— Records from a data source —
☆ ☆ ☆ ☆ ☆ ☆ ☆
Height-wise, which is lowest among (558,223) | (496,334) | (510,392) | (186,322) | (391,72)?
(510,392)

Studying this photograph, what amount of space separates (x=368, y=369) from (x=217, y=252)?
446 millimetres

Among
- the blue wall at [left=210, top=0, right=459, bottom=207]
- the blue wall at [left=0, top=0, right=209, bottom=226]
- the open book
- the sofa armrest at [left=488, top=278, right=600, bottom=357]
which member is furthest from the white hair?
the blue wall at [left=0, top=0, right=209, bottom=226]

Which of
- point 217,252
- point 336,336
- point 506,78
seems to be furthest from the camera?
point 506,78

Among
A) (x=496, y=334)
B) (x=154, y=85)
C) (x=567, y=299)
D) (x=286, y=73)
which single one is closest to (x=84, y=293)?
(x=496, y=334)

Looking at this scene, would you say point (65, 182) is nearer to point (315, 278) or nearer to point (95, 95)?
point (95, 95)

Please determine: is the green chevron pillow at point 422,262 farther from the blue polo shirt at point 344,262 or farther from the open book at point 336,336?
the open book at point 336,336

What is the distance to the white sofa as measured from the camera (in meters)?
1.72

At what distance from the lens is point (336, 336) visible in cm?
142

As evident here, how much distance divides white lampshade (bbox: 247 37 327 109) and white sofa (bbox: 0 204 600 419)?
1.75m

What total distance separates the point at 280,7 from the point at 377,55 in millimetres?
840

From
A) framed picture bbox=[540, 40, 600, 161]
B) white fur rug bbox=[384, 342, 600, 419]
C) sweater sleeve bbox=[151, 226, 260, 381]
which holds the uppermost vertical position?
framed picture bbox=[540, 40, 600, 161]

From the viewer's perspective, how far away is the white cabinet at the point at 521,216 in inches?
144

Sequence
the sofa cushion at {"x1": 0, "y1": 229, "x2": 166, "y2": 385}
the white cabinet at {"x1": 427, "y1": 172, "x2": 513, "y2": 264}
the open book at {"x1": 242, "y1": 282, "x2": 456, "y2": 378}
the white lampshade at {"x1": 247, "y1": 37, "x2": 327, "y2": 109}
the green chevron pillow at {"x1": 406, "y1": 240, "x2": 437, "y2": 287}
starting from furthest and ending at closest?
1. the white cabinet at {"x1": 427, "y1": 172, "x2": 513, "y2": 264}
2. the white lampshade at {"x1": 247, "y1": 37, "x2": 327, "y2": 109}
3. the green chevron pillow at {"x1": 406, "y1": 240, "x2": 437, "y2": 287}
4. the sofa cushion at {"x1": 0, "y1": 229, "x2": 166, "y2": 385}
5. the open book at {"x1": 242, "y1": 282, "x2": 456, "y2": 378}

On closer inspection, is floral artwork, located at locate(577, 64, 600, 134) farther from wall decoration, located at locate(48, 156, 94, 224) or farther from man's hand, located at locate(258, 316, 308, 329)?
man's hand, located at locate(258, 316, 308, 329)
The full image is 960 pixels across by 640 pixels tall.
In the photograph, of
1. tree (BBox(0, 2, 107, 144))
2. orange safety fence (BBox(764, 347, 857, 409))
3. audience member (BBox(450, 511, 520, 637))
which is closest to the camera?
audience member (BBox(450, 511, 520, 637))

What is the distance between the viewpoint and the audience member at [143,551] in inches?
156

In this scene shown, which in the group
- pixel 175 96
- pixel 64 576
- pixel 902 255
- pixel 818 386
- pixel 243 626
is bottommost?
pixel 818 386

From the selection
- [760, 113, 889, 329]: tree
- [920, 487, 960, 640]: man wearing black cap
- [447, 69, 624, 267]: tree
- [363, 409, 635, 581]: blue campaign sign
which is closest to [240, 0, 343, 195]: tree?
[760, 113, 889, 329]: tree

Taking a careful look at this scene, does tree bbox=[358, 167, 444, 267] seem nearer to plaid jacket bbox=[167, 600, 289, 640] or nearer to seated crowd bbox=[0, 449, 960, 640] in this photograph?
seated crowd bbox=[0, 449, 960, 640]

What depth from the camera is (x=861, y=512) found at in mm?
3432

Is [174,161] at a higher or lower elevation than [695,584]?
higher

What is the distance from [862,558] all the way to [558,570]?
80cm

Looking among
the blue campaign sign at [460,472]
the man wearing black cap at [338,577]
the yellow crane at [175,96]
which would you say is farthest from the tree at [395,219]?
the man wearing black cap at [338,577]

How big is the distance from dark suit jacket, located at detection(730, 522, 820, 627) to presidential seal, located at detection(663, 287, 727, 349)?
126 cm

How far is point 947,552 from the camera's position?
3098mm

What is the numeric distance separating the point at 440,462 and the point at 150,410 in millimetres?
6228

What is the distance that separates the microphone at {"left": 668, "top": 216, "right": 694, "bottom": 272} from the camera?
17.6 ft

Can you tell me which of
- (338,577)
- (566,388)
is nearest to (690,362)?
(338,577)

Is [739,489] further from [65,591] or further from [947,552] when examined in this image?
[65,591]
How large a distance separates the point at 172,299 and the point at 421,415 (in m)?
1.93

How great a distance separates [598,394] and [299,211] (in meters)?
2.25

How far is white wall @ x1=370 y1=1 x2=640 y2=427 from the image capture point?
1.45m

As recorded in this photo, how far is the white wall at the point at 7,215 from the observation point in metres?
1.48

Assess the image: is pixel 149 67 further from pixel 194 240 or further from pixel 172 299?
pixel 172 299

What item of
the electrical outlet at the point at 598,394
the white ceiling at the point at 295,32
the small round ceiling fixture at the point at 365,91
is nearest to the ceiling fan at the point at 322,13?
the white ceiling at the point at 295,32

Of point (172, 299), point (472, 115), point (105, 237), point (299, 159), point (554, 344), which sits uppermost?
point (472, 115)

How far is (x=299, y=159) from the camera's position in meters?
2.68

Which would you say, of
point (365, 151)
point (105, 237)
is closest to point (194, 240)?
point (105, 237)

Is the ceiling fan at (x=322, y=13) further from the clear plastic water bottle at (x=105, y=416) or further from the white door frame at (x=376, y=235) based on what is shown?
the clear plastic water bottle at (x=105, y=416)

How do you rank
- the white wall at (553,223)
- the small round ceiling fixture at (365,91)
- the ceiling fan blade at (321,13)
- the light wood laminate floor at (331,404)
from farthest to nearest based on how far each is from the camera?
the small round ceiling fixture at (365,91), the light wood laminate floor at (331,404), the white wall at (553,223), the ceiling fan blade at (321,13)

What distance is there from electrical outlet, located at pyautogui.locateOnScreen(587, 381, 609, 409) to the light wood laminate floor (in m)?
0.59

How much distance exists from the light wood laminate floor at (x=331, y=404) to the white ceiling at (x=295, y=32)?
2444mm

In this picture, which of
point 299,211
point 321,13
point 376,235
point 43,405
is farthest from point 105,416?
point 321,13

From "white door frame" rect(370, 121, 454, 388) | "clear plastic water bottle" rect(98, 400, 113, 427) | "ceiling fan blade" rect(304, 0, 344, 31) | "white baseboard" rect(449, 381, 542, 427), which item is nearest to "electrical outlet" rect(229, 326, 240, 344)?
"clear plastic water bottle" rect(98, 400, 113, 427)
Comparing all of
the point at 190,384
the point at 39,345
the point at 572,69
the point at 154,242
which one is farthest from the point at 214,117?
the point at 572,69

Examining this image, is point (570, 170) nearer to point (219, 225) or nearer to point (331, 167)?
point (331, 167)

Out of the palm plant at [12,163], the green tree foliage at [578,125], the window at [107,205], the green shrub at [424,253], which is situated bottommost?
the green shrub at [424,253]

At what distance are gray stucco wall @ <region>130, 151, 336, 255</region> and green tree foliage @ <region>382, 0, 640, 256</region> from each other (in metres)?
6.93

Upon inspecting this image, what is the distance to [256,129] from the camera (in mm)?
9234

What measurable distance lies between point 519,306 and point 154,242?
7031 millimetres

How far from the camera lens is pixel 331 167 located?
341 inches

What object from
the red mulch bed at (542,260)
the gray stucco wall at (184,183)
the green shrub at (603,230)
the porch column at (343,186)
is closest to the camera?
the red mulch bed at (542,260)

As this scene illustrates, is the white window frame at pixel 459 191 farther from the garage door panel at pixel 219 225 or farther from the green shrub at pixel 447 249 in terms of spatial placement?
☆ ☆ ☆ ☆ ☆ ☆ ☆
— What is needed —
Repeat only the stretch of lines that opens with the line containing "In this picture, which of" and closes with the final line of the entries, both included, exactly as written.

— Output for this task —
In this picture, which of
point 299,211
point 321,13
point 376,235
point 43,405
is farthest from point 105,416?
point 321,13

From "white door frame" rect(370, 121, 454, 388) | "clear plastic water bottle" rect(98, 400, 113, 427) | "ceiling fan blade" rect(304, 0, 344, 31) | "white baseboard" rect(449, 381, 542, 427), which item is nearest to "electrical outlet" rect(229, 326, 240, 344)?
"clear plastic water bottle" rect(98, 400, 113, 427)
Comparing all of
the point at 190,384
the point at 39,345
the point at 572,69
the point at 154,242
which one is farthest from the point at 214,117?
the point at 572,69

Examining this image, is point (570, 170) nearer to point (219, 225) or nearer to point (331, 167)?
point (331, 167)

Out of the palm plant at [12,163], the green tree foliage at [578,125], the window at [107,205], the green shrub at [424,253], which is situated bottommost?
the green shrub at [424,253]

At what distance are gray stucco wall @ <region>130, 151, 336, 255</region> and green tree foliage @ <region>382, 0, 640, 256</region> from each other (in metres)?
6.93

Upon inspecting this image, what is the distance to [256,129] from the camera (in mm)?
9234

What measurable distance lies between point 519,306 and point 154,242?
7031 millimetres

How far from the camera lens is pixel 331 167 located?
341 inches

What object from
the red mulch bed at (542,260)
the gray stucco wall at (184,183)
the green shrub at (603,230)
the porch column at (343,186)
is closest to the camera?
the red mulch bed at (542,260)

As this scene illustrates, is the white window frame at pixel 459 191 farther from the garage door panel at pixel 219 225 or farther from the green shrub at pixel 447 249 in terms of spatial placement?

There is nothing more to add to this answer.